▶ EXERCISE BRIEF
Retype the passage from the forum thread on customizing Lightroom without changing a word, starting at "1) Create a Win" and ending after "our TranslatedStrings.txt file.".

# Customizing Lightroom through TranslatedStrings.txt



## kaymann (Sep 8, 2012)

I absolutely love customizing programs to work the way "I" want them to.  That was one thing I loved about ASP.

The Customizing Lightroom through TranslatedStrings.txt thread really intrigued me with true potential...

I noticed there was no english version of this file because that is the native language of Lr4.  If you are the programer why create a file that is unnecessary and adds nothing new - Do it because we want to tweek it!

Somebody suggested changing your language to one of those listed and then changing the entire file to english lots of work!!

I decided to try the following and it worked!!!

1) Create a Win subfolder - "en" located in \Program Files\Adobe\Adobe Photoshop Lightroom 3\Resources\   (yes that is universal folder for english)
or
1) Create a Mac subfolder - "en" located in /Applications/Adobe Lightroom 3.app/Contents/Resources/
2) Create a new, empty file called - TranslatedStrings.txt
3) Only add the changes that you want to the file (mine only contains four lines).

The advantage for english speakers is our file is very concise.  The disadvantage is we have to take another language and figure it out to understand the possible changes we can add to our TranslatedStrings.txt file.

PS I wish we could have replied to the Tips and Tricks post on this topic.  I did a search and others had the same problem and could not find a work around and they were all archived hense this new post.


----------



## Mark Sirota (Sep 8, 2012)

Welcome to Lightroom Forums.

I think that's what the instructions already say... Is there something you're recommending that I add to the original Tips & Tricks post?


----------



## kaymann (Sep 8, 2012)

Lets start posting our tweeks here!


----------



## kaymann (Sep 8, 2012)

Original post made no mention of creating your own en folder... and a search using the forums search revealed people having the same problem as I. If the original post would have mentioned this there would have been no problem. (I think the original post should be edited with this additional info).  BTW a google search shows I was not the only one to think of this.  Too bad our forum search did not reveal the answer.

BTW just putting the file in resources does not work at least in Lr4

I also think we could start a thread on the different tweeks made through the TranslatedStrings.txt. Thank you very much for the original post - what a fantastic find!!!!!

If you add the en information to the original post we could very easily delete this thread.


----------



## Mark Sirota (Sep 9, 2012)

I'll add something about the en folder -- it works on the Mac too, but is apparently unnecessary. Perhaps it is necessary for Windows. Victoria, I think we had a discussion about it a while back, didn't we? What was the conclusion then?

Feel free to share your customizations here, and we'll get 'em transferred to the Tips & Tricks thread.


----------



## Victoria Bampton (Sep 9, 2012)

Mark, I'm 99% sure I checked and confirmed that it works in the root folder, but I can't find notes on that.  I do notice that I noted about the en folder when I wrote the instructions for changing shortcuts: http://members.lightroomqueen.com/i...e-version-or-non-english-keyboardcan-i-fix-it


----------



## kaymann (Sep 9, 2012)

Victoria, please double check as there are several posts that it does not work in the root (at least in Lr4) and it is gaurenteed to work if the en folder is added.

▶ DATA PROVIDED
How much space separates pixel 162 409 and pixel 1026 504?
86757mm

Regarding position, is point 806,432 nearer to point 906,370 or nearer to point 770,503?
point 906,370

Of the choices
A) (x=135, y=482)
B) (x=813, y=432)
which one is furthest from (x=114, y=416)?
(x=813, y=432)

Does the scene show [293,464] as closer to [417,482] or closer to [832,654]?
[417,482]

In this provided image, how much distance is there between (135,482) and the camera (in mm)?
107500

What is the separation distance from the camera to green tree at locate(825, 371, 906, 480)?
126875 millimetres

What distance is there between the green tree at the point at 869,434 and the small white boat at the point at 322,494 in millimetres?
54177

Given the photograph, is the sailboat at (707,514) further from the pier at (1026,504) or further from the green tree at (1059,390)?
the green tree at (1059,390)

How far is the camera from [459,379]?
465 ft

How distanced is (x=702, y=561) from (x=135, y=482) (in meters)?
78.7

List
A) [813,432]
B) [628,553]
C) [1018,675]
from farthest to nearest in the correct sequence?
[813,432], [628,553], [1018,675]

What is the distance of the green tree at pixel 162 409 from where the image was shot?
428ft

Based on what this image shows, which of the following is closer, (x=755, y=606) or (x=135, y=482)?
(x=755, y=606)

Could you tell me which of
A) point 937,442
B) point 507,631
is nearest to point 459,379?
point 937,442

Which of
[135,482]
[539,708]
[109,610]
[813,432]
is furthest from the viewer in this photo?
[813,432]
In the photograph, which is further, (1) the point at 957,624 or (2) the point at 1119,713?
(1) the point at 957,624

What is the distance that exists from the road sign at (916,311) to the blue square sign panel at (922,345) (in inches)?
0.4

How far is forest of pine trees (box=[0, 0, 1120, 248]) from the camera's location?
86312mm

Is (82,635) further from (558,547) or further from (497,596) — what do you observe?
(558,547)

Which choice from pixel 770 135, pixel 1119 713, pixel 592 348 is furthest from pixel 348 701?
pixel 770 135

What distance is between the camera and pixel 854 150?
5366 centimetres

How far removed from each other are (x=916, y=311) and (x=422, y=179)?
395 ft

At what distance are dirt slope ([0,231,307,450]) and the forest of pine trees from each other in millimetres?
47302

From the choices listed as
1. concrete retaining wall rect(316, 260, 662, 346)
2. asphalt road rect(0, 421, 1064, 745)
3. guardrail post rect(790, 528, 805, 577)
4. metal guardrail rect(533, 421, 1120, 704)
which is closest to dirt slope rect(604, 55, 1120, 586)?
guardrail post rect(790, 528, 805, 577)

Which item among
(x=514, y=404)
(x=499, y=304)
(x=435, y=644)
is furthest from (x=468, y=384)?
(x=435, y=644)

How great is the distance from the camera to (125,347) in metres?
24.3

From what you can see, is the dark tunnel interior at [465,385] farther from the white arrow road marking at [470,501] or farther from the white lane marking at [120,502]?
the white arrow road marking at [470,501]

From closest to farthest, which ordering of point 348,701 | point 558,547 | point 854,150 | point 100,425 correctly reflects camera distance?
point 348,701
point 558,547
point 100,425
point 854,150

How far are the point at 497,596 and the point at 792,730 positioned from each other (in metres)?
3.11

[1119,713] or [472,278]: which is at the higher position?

▶ CORRECT OUTPUT
1) Create a Win subfolder - "en" located in \Program Files\Adobe\Adobe Photoshop Lightroom 3\Resources\   (yes that is universal folder for english)
or
1) Create a Mac subfolder - "en" located in /Applications/Adobe Lightroom 3.app/Contents/Resources/
2) Create a new, empty file called - TranslatedStrings.txt
3) Only add the changes that you want to the file (mine only contains four lines).

The advantage for english speakers is our file is very concise.  The disadvantage is we have to take another language and figure it out to understand the possible changes we can add to our TranslatedStrings.txt file.